Department of Ultrasound, Fuwai Hospital, Chinese Academy of Medical Sciences and Peking Union Medical College.
Department of Cardiology, Fuwai Hospital, Chinese Academy of Medical Sciences and Peking Union Medical College.
Int Heart J. 2023 Mar 31;64(2):310-315. doi: 10.1536/ihj.22-434. Epub 2023 Mar 15.
Cardiac paragangliomas (PGLs) are rare neuroendocrine tumors, and data regarding the features of nonfunctioning PGLs are limited. These tumors are extensively vascularized and have high risk of hemorrhage for surgery and even biopsy. Differential diagnosis including biochemical analysis of these PGLs is important for further management. In this case report, we present the clinical, laboratory, imaging, and radionuclide presentations of a rare primary nonfunctioning cardiac PGL with a coronary aneurysm. Echocardiography initially showed a large echogenic mass in the left atrioventricular groove. The mass presented a diffuse hyperenhancement pattern with a central perfusion defect on contrast echocardiography. The tumor enclosed the left coronary artery from the coronary orifice, and an aneurysm was found in the left circumflex artery, with significantly increased flow velocity. These echocardiographic features and its susceptible location are indicative of the presence of a cardiac PGL. Although all biochemical evaluations of catecholamines from blood and urine samples were negative, positron emission tomography and scintigraphy finally confirmed the diagnosis of a primary cardiac PGL. Therefore, when imaging features are indicative of the presence of PGLs, the implementation of radionuclide imaging for final diagnosis is required even if the biochemical results are negative. Recognizing these uncommon Doppler and contrast echocardiographic characteristics is important for early diagnosing these nonfunctioning PGLs.

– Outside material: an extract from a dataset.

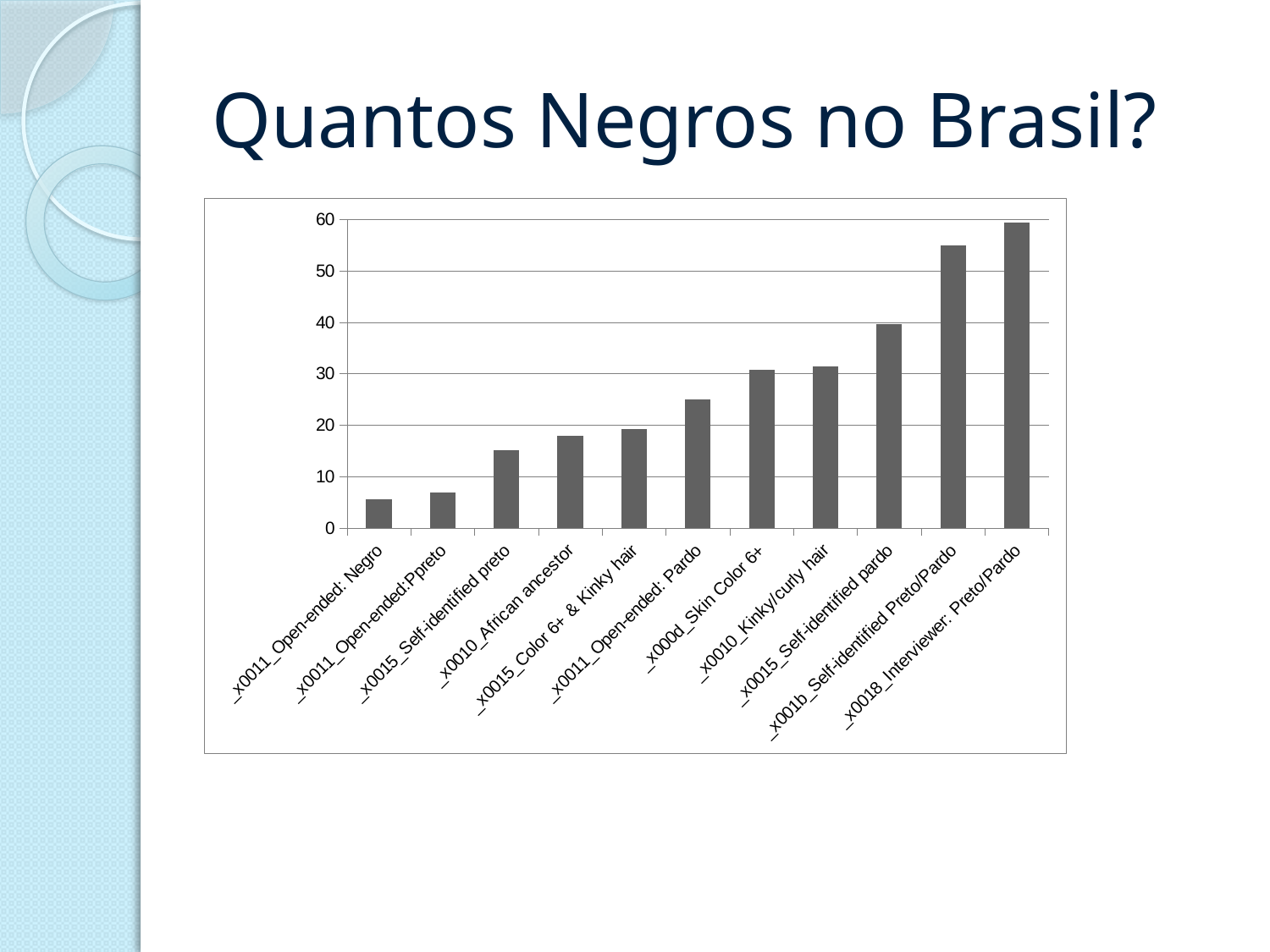
Which is larger, the value for _x001b_Self-identified Preto/Pardo or the value for _x0015_Self-identified pardo? _x001b_Self-identified Preto/Pardo Which category has the highest value in the chart? _x0018_Interviewer: Preto/Pardo How many categories are plotted in the chart? 11 Is the value for _x000d_Skin Color 6+ greater or less than 40? less Is the value for _x0010_African ancestor greater or less than 20? less Do the values rise or fall moving from left to right along the x axis? rise What is the title of the slide containing the chart? Quantos Negros no Brasil? Is the value for _x001b_Self-identified Preto/Pardo greater or less than 50? greater What kind of chart is shown on the slide? bar chart Which category has the lowest value in the chart? _x0011_Open-ended: Negro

心脏副神经节瘤(PGL)是罕见的神经内分泌肿瘤,关于无功能性 PGL 特征的数据有限。这些肿瘤广泛血管化,手术甚至活检出血风险高。对这些 PGL 进行包括生化分析在内的鉴别诊断对于进一步管理很重要。在本病例报告中,我们介绍了一例罕见的原发性无功能性心脏 PGL 伴冠状动脉瘤的临床、实验室、影像学和放射性核素表现。超声心动图最初显示左房室沟内有一个大的强回声肿块。肿块在对比超声心动图上表现出弥漫性强化模式,中央有灌注缺损。肿瘤从冠状动脉口包绕左冠状动脉,并在左回旋支发现一个动脉瘤,血流速度显著增加。这些超声心动图特征及其易感位置提示存在心脏 PGL。尽管血液和尿液样本中儿茶酚胺的所有生化评估均为阴性,但正电子发射断层扫描和闪烁扫描最终证实了原发性心脏 PGL 的诊断。因此,即使生化结果为阴性,当影像学特征提示存在 PGL 时,仍需要进行放射性核素成像以明确诊断。认识到这些不常见的多普勒和对比超声心动图特征对于早期诊断这些无功能性 PGL 很重要。